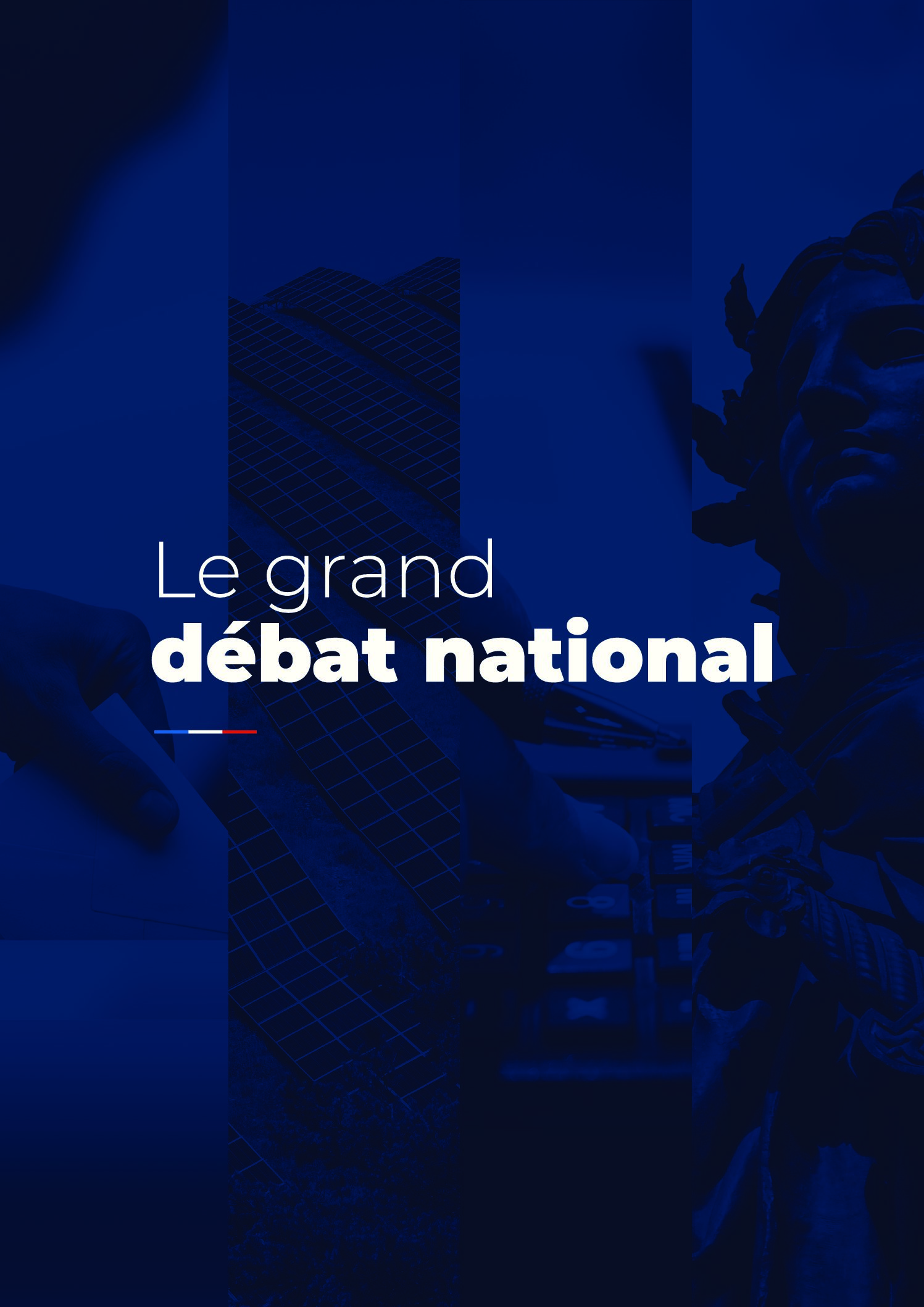 Le Grand Débat National du 15 janvier au 15 mars 2019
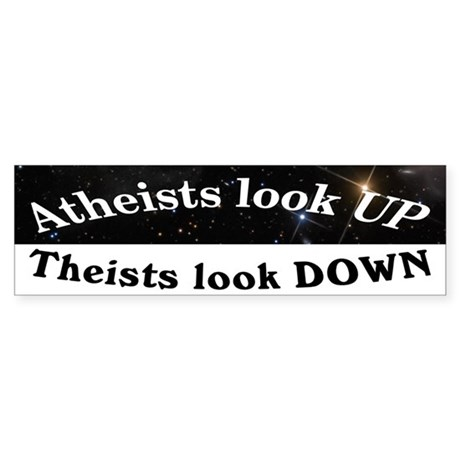 Atheists Up, Theists Down Sticker (Bumper)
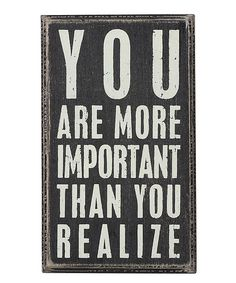 You are more important than you realize! #signs #encouragement #self_confidence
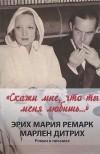 Эрих Мария Ремарк, Марлен Дитрих — Скажи мне, что ты меня любишь...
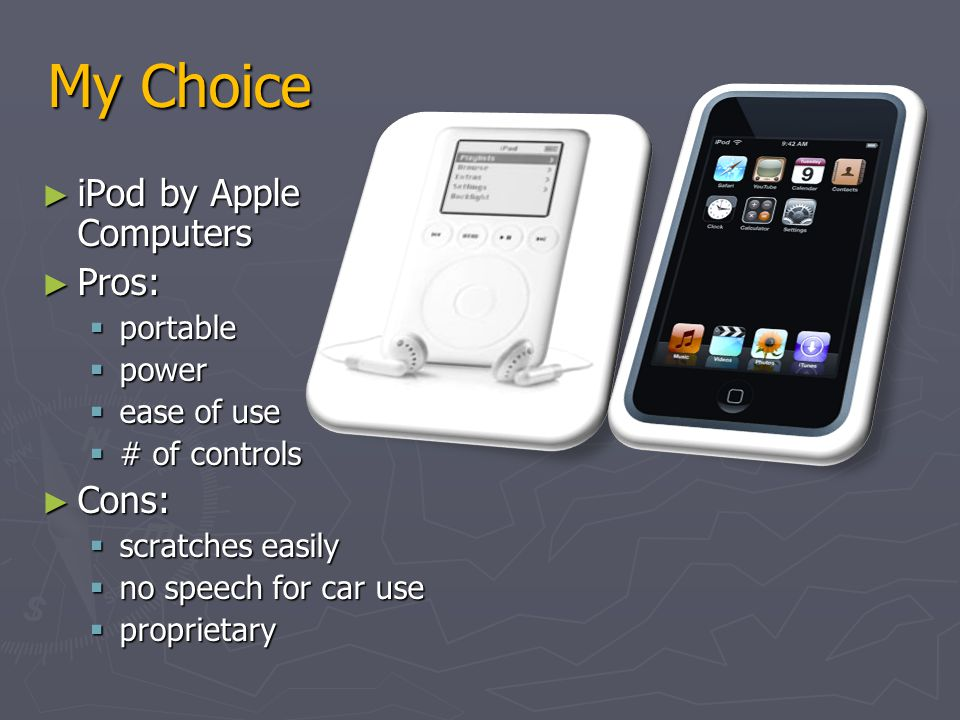 My Choice iPod by Apple Computers Pros: Cons: portable power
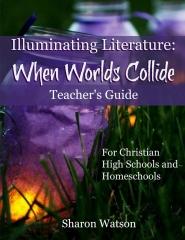Illuminating Literature: When Worlds Collide, Teacher's Guide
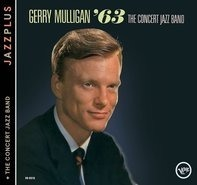 Gerry Mulligan - The Concert Jazz Band '63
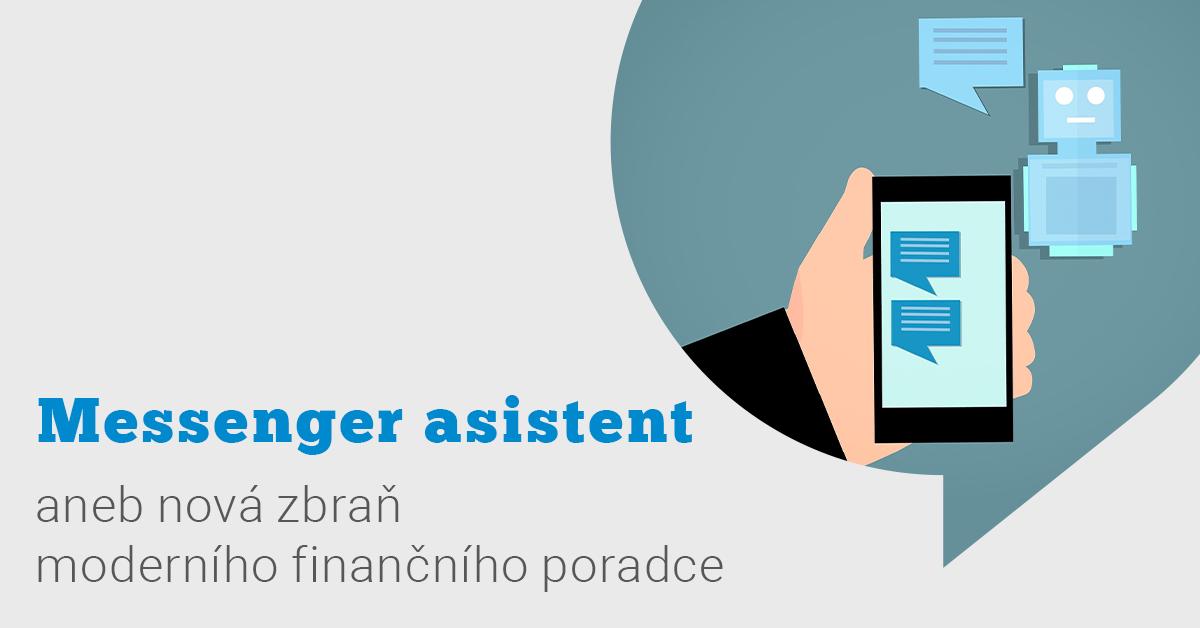 Messenger: Nová zbraň moderního finančního poradce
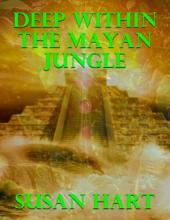 Deep Within the Mayan Jungle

..............................

## Task
Transcribe every line of the listing above exactly; skip the pictures.

## Task response
 Le Grand Débat National du 15 janvier au 15 mars 2019
 Atheists Up, Theists Down Sticker (Bumper)
 You are more important than you realize! #signs #encouragement #self_confidence
 Эрих Мария Ремарк, Марлен Дитрих — Скажи мне, что ты меня любишь...
 My Choice iPod by Apple Computers Pros: Cons: portable power
Illuminating Literature: When Worlds Collide, Teacher's Guide
 Gerry Mulligan - The Concert Jazz Band '63
 Messenger: Nová zbraň moderního finančního poradce
 Deep Within the Mayan Jungle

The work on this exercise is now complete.